*** Opening of Text block ***

Kelly, I'm not a "vet" in terms of being a CH.com alumnus (I think my title says I'm a vet?), but I've got a thought about your question.  I've been around and posting here since some time in 2006.  I have learned SO MUCH from this site and gotten a lot of support for myself and for Gary (Thank you DJ and Steph!!!!!!!)  

...But I've also gotten my share of shit - some of it I deserved.  Some of it I still don't think I did - BECAUSE people don't know me or Gary, and I don't owe anyone any explanations.  So I get stomped on, I take a break, I come back.  I always come back because Gary has a problem and docs haven't been able to find him any relief.  Yet.  And they're still calling it CH.  

Two-plus years later and I've connected with a few people, but CH.com isn't my "home."  Maybe that's because I haven't actually met anyone in person and I'm "just" a supporter.  Or perhaps it's because I only just recently started reading and posting in this, the general forum.  But because I've started participating here, I've added quite a few people (and families) to my "prayer list," and I really care about what happens to them, even though I don't know much about them beyond the trouble they've posted here.  But it's because I took the time to read, and my nature to care.  However, in any site that's dedicated to a topic that's been around for some time and has a "general posts" kind of forum, people are going know each other, be friends, or become friends, and as a newbie you have to be willing to just "jump in."  If it's too hot or too cold - either you adjust, you try again, or you get out.

*** Close of Text block ***
*** Opening of Given records ***

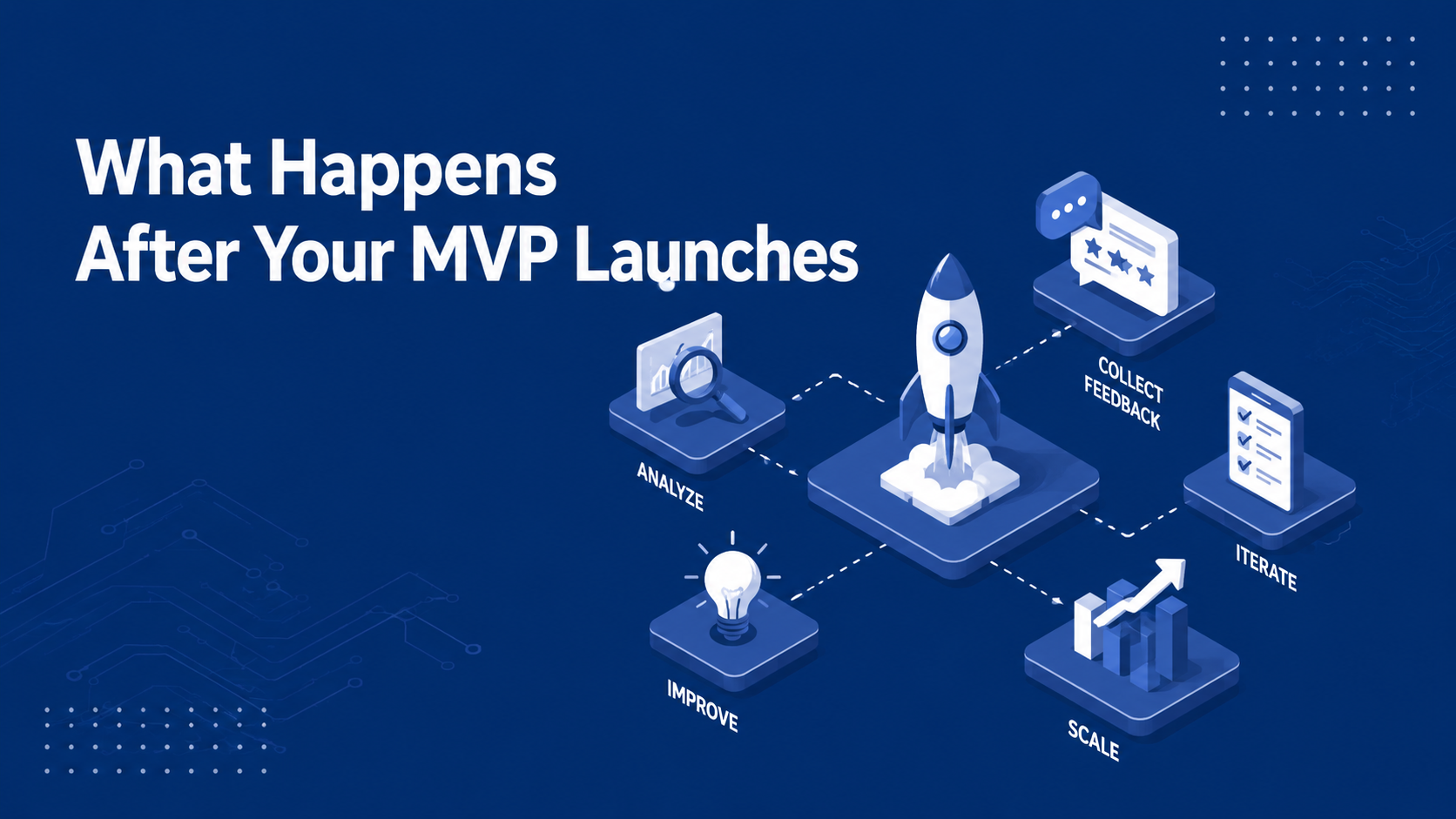 What Happens After Your MVP Launches

COLLECT FEEDBACK

ANALYZE

ITERATE

IMPROVE

SCALE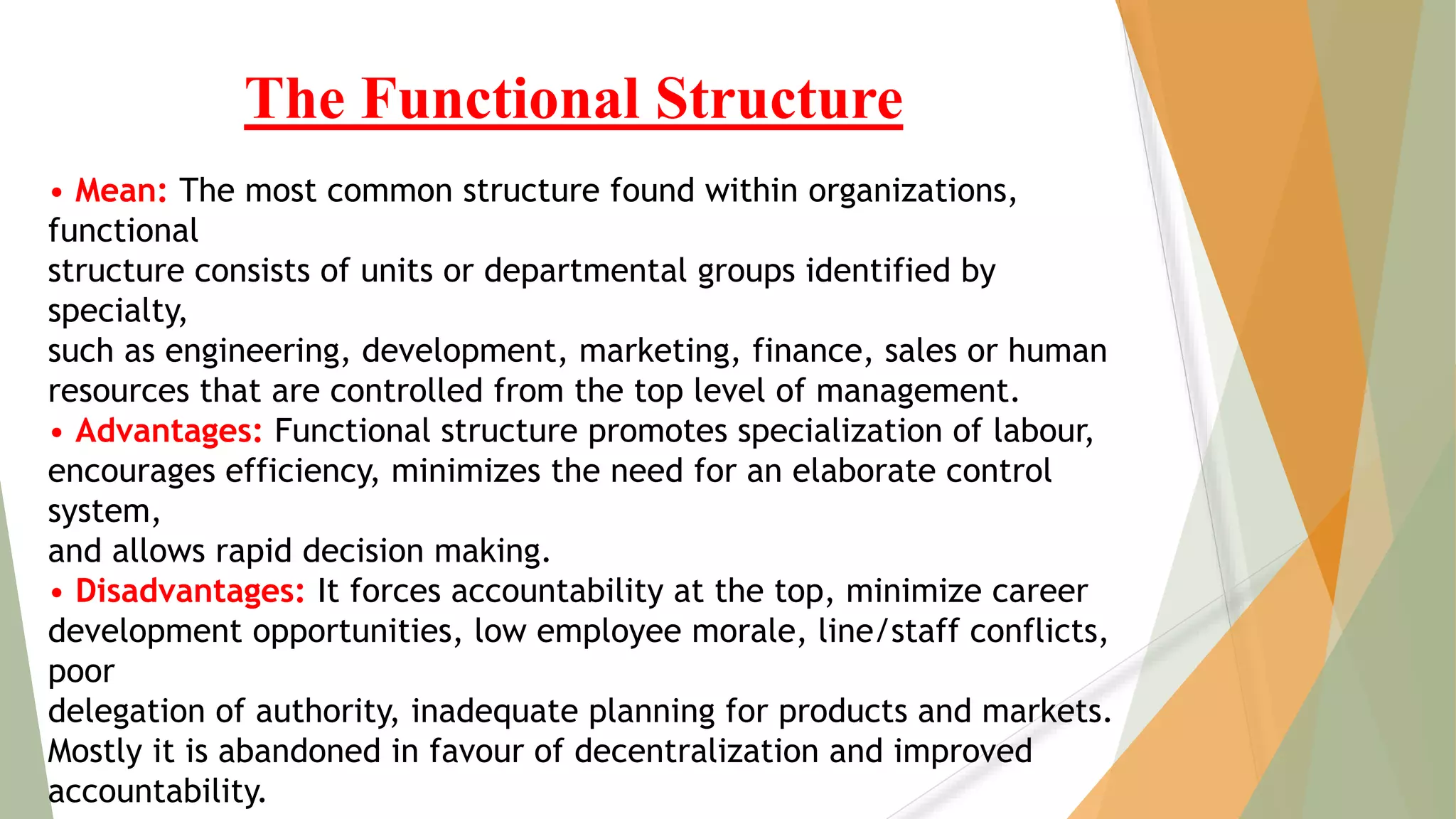 The Functional Structure

• Mean: The most common structure found within organizations, functional structure consists of units or departmental groups identified by specialty, such as engineering, development, marketing, finance, sales or human resources that are controlled from the top level of management.

• Advantages: Functional structure promotes specialization of labour, encourages efficiency, minimizes the need for an elaborate control system, and allows rapid decision making.

• Disadvantages: It forces accountability at the top, minimize career development opportunities, low employee morale, line/staff conflicts, poor delegation of authority, inadequate planning for products and markets. Mostly it is abandoned in favour of decentralization and improved accountability.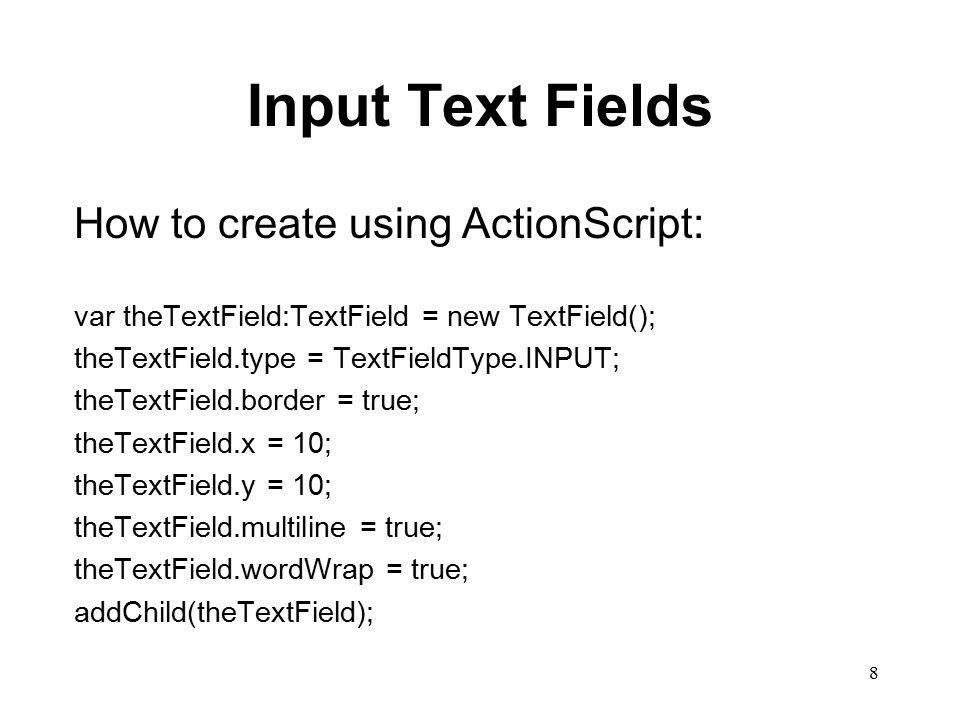 Input Text Fields

How to create using ActionScript:

var theTextField:TextField = new TextField();
theTextField.type = TextFieldType.INPUT;
theTextField.border = true;
theTextField.x = 10;
theTextField.y = 10;
theTextField.multiline = true;
theTextField.wordWrap = true;
addChild(theTextField);

8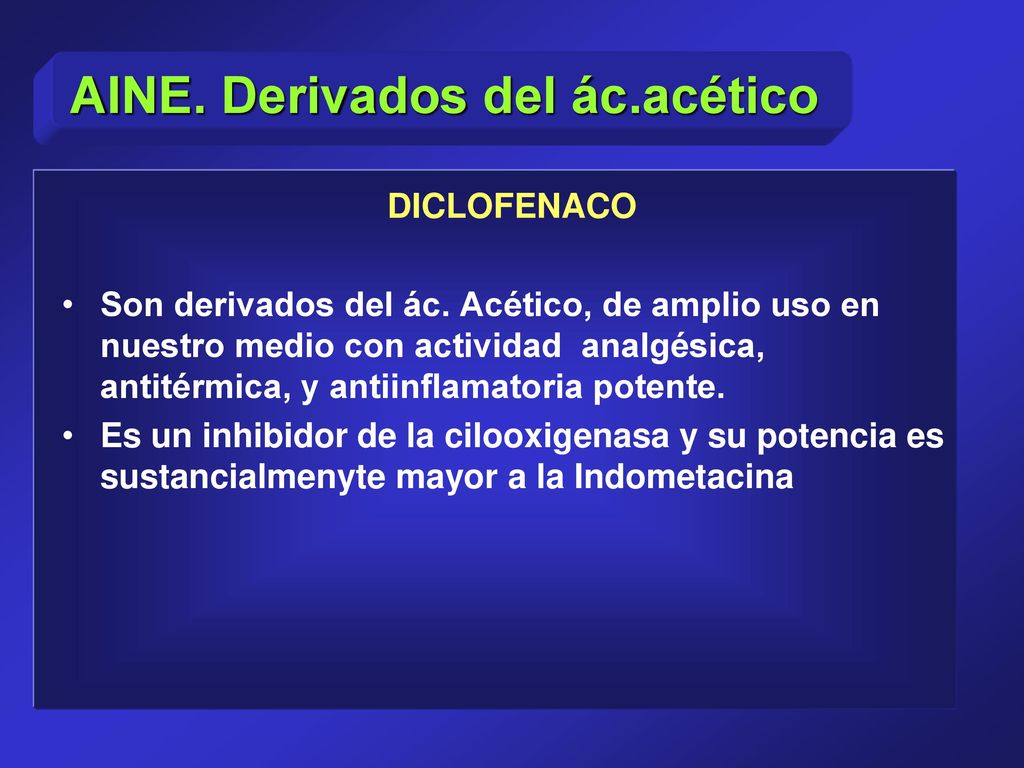 AINE. Derivados del ác.acético

DICLOFENACO

• Son derivados del ác. Acético, de amplio uso en nuestro medio con actividad analgésica, antitérmica, y antiinflamatoria potente.
• Es un inhibidor de la cilooxigenasa y su potencia es sustancialmenyte mayor a la Indometacina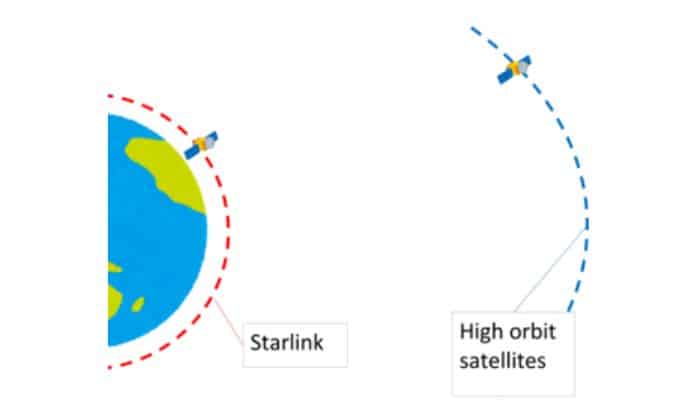 Starlink

High orbit satellites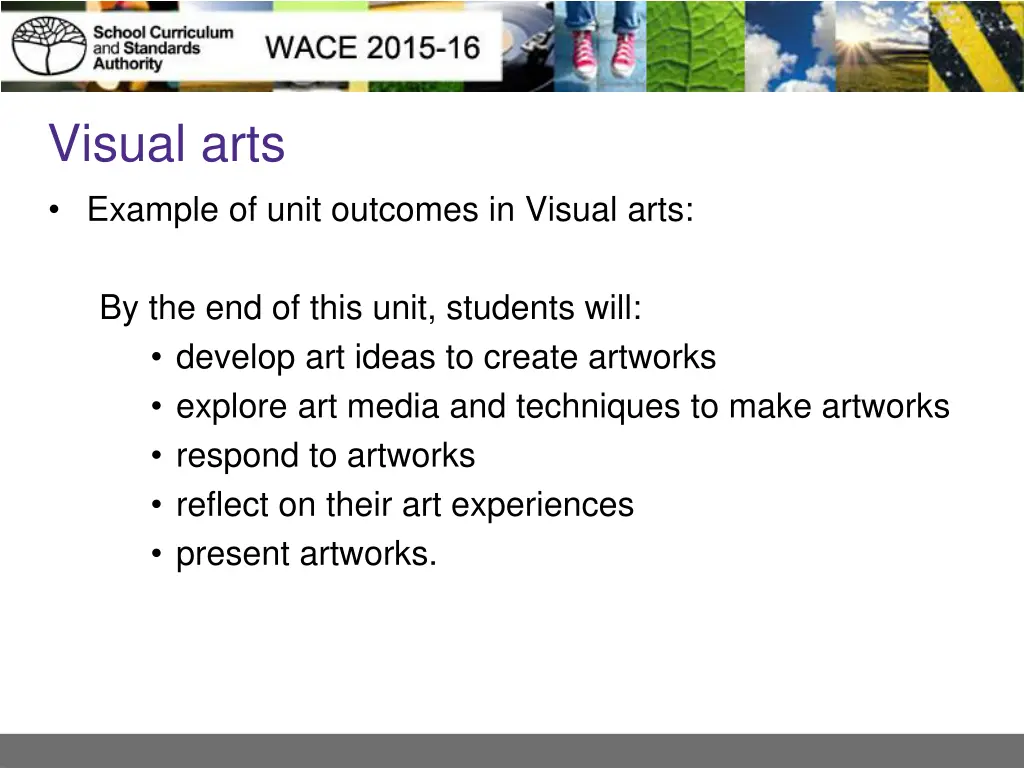 School Curriculum and Standards Authority

WACE 2015-16

Visual arts

• Example of unit outcomes in Visual arts:

By the end of this unit, students will:

• develop art ideas to create artworks
• explore art media and techniques to make artworks
• respond to artworks
• reflect on their art experiences
• present artworks.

*** Close of Given records ***

# Explore the material:
[a] Quote the forum post between "Kelly, I'm not" and "calling it CH.", inclusive.
[b] Answer these questions from the forum post:
(i) Since when has the writer been posting on the site?
(ii) Which forum did the writer only recently start reading and posting in?
(iii) Whom has the writer added to a "prayer list"?

# Solutions in order:
[a]
Kelly, I'm not a "vet" in terms of being a CH.com alumnus (I think my title says I'm a vet?), but I've got a thought about your question.  I've been around and posting here since some time in 2006.  I have learned SO MUCH from this site and gotten a lot of support for myself and for Gary (Thank you DJ and Steph!!!!!!!)  

...But I've also gotten my share of shit - some of it I deserved.  Some of it I still don't think I did - BECAUSE people don't know me or Gary, and I don't owe anyone any explanations.  So I get stomped on, I take a break, I come back.  I always come back because Gary has a problem and docs haven't been able to find him any relief.  Yet.  And they're still calling it CH.

[b]
(i) Since some time in 2006.
(ii) The general forum.
(iii) Quite a few people (and families) from the forum.